• **Exercise material**:
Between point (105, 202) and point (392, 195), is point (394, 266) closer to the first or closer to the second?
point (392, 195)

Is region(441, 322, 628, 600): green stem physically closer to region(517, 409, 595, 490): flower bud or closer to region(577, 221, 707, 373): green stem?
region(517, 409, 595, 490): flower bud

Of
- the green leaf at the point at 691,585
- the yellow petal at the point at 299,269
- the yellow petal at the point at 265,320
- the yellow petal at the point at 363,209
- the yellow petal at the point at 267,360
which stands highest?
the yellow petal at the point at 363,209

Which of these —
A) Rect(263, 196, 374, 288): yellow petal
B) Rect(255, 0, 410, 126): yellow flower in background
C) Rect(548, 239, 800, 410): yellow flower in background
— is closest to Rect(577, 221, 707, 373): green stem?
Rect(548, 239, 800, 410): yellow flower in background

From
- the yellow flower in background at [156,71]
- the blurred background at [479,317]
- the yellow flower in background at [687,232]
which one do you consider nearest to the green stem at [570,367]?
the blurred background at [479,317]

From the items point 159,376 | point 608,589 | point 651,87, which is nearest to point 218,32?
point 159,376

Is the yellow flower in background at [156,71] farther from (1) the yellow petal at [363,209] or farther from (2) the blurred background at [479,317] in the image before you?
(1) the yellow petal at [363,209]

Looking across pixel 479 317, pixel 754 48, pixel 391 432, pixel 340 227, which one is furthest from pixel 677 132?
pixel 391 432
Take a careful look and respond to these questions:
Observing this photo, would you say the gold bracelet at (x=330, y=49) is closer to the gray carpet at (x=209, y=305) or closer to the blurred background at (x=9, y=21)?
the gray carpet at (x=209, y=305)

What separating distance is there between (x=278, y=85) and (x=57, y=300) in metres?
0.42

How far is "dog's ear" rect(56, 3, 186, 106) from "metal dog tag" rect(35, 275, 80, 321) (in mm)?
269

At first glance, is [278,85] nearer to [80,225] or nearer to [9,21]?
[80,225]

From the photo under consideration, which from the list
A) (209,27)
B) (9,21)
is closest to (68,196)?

• **Exercise aim**: Convert the lines above into a JSON list of strings, one string per line, skipping blank lines.

• **Problem solution**:
[
  "Between point (105, 202) and point (392, 195), is point (394, 266) closer to the first or closer to the second?",
  "point (392, 195)",
  "Is region(441, 322, 628, 600): green stem physically closer to region(517, 409, 595, 490): flower bud or closer to region(577, 221, 707, 373): green stem?",
  "region(517, 409, 595, 490): flower bud",
  "Of",
  "- the green leaf at the point at 691,585",
  "- the yellow petal at the point at 299,269",
  "- the yellow petal at the point at 265,320",
  "- the yellow petal at the point at 363,209",
  "- the yellow petal at the point at 267,360",
  "which stands highest?",
  "the yellow petal at the point at 363,209",
  "Which of these —",
  "A) Rect(263, 196, 374, 288): yellow petal",
  "B) Rect(255, 0, 410, 126): yellow flower in background",
  "C) Rect(548, 239, 800, 410): yellow flower in background",
  "— is closest to Rect(577, 221, 707, 373): green stem?",
  "Rect(548, 239, 800, 410): yellow flower in background",
  "From",
  "- the yellow flower in background at [156,71]",
  "- the blurred background at [479,317]",
  "- the yellow flower in background at [687,232]",
  "which one do you consider nearest to the green stem at [570,367]?",
  "the blurred background at [479,317]",
  "From the items point 159,376 | point 608,589 | point 651,87, which is nearest to point 218,32?",
  "point 159,376",
  "Is the yellow flower in background at [156,71] farther from (1) the yellow petal at [363,209] or farther from (2) the blurred background at [479,317] in the image before you?",
  "(1) the yellow petal at [363,209]",
  "Looking across pixel 479 317, pixel 754 48, pixel 391 432, pixel 340 227, which one is furthest from pixel 677 132?",
  "pixel 391 432",
  "Take a careful look and respond to these questions:",
  "Observing this photo, would you say the gold bracelet at (x=330, y=49) is closer to the gray carpet at (x=209, y=305) or closer to the blurred background at (x=9, y=21)?",
  "the gray carpet at (x=209, y=305)",
  "What separating distance is there between (x=278, y=85) and (x=57, y=300) in metres?",
  "0.42",
  "How far is \"dog's ear\" rect(56, 3, 186, 106) from \"metal dog tag\" rect(35, 275, 80, 321) (in mm)?",
  "269",
  "At first glance, is [278,85] nearer to [80,225] or nearer to [9,21]?",
  "[80,225]",
  "From the photo under consideration, which from the list",
  "A) (209,27)",
  "B) (9,21)",
  "is closest to (68,196)?"
]